NLTK 3.0 can be found here: http://www.nltk.org/
pyhyphen can be found here: https://code.google.com/p/pyhyphen/
For running the code, Python 3 is recommended. Most of the code should be compatible with both Python 2 and Python 3, but because of unicode issues Python 2 is not able to run the code out-of-the-box and additional tweaking may be necessary.
Install all dependencies (including Python 3)
sudo yum install python3 python3-setuptools python3-PyYAML python3-pip python3-devel python3-numpy
Install NLTK: download NLTK 3.0 alpha 3 from http://www.nltk.org/nltk3-alpha/ and extract contents
After extracting cd
into directory and run
sudo python3 setup.py install
Add NLTK to PYTHONPATH
PYTHONPATH="/usr/lib/python3.3/site-packages/nltk-3.0a3-py3.3.egg/":"${PYTHONPATH}"
export PYTHONPATH
Install PyHyphen
sudo python3-pip install PyHyphen
Give right (or working) permissions for hyphen directory
sudo chmod -R 755 /usr/lib/python3.3/site-packages/hyphen
Download NLTK data
python3
>>> import nltk
>>> nltk.download()
Downloader> d all
NLTK can be found as community/python-nltk package
sudo pacman -S python-nltk
pyhyphen can be found from AUR: python-pyhyphen package
NLTK also needs to download necessary data, for that
python
>>> import nltk
>>> nltk.download()
Downloader> d all
To install PyHyphen:
Download the zip file found on pyhyphen website.
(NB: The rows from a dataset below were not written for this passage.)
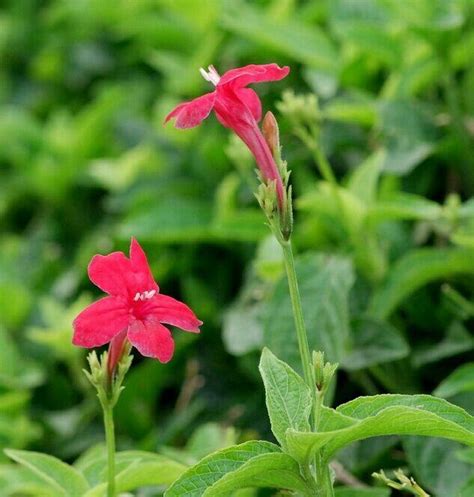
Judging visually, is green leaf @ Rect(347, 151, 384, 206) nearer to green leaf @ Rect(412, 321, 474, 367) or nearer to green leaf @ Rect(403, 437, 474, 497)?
green leaf @ Rect(412, 321, 474, 367)

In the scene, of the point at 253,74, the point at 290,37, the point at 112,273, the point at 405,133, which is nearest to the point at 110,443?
the point at 112,273

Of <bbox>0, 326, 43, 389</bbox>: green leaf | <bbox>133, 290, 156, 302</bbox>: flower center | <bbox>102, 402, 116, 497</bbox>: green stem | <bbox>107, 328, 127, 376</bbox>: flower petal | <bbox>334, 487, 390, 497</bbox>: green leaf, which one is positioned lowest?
<bbox>0, 326, 43, 389</bbox>: green leaf

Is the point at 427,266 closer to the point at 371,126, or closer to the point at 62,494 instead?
the point at 371,126

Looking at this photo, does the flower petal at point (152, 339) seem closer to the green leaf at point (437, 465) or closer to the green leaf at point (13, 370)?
the green leaf at point (437, 465)

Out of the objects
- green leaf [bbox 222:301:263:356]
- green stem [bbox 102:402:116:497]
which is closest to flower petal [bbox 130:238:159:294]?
green stem [bbox 102:402:116:497]

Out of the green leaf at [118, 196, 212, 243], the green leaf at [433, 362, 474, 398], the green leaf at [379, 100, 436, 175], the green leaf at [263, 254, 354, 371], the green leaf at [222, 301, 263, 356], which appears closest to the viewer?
the green leaf at [433, 362, 474, 398]

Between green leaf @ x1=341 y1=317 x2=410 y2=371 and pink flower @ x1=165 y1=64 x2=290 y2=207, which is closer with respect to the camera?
pink flower @ x1=165 y1=64 x2=290 y2=207

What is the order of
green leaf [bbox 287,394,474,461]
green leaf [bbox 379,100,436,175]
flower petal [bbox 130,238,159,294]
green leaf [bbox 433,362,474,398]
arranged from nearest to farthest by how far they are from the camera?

cd to the temporary directory
Install PyHyphen: sudo -E python3 setup.py install
To install nltk:
Download the zip file found on nltk website for python 3
cd to the temporary directory
Install nltk: sudo python3 setup.py install
To download NLTK data:
In python shell:
>>> import nltk
>>> nltk.download()
Downloader> d all
Usage: main.py [options]
Options:
-h, --help show this help message and exit
-t FILE, --train=FILE
train using data from FILE
-g, --generate generate new haikus using data aquired from training
-f, --fresh overwrite old training databases (old information WILL
be lost)
-m, --markov generate a haiku using a markov chain process
--vocabulary only use training data for training vocabulary
Example usage:
python3 main.py -t data.txt # train using data.txt
python3 main.py -g # generate poems using evolutionary approach
python3 main.py -m # generate poems using markov approach
Here is a description of what each file will do:
- data.txt: cleaned database of haikus (Basho, ...)
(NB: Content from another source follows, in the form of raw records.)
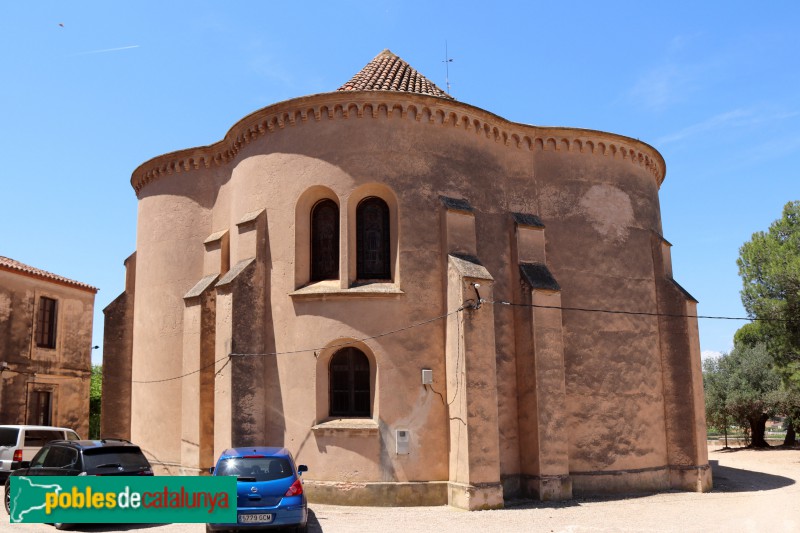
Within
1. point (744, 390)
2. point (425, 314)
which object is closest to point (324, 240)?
point (425, 314)

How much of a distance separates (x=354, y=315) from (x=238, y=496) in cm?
603

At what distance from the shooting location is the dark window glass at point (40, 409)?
28125mm

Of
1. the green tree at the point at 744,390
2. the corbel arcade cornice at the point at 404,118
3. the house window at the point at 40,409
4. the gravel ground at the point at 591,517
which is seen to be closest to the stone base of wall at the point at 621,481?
the gravel ground at the point at 591,517

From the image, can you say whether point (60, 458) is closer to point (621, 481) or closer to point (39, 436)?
point (39, 436)

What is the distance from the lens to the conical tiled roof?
18906 millimetres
- dictionary.py: module for interacting with several external libraries
- training.py: training input data
- evaluate.py: evaluating the goodness of poems
- evolve_population.py: the poem evolution code
- evo_object.py: class Evo_object
- monogram.py: class Monogram
- bigram.py: class Bigram
- line_haiku.py: class Line_Haiku
- line_type.py: class Line_type
- population_haiku.py: class Population_haiku
- main.py: using the program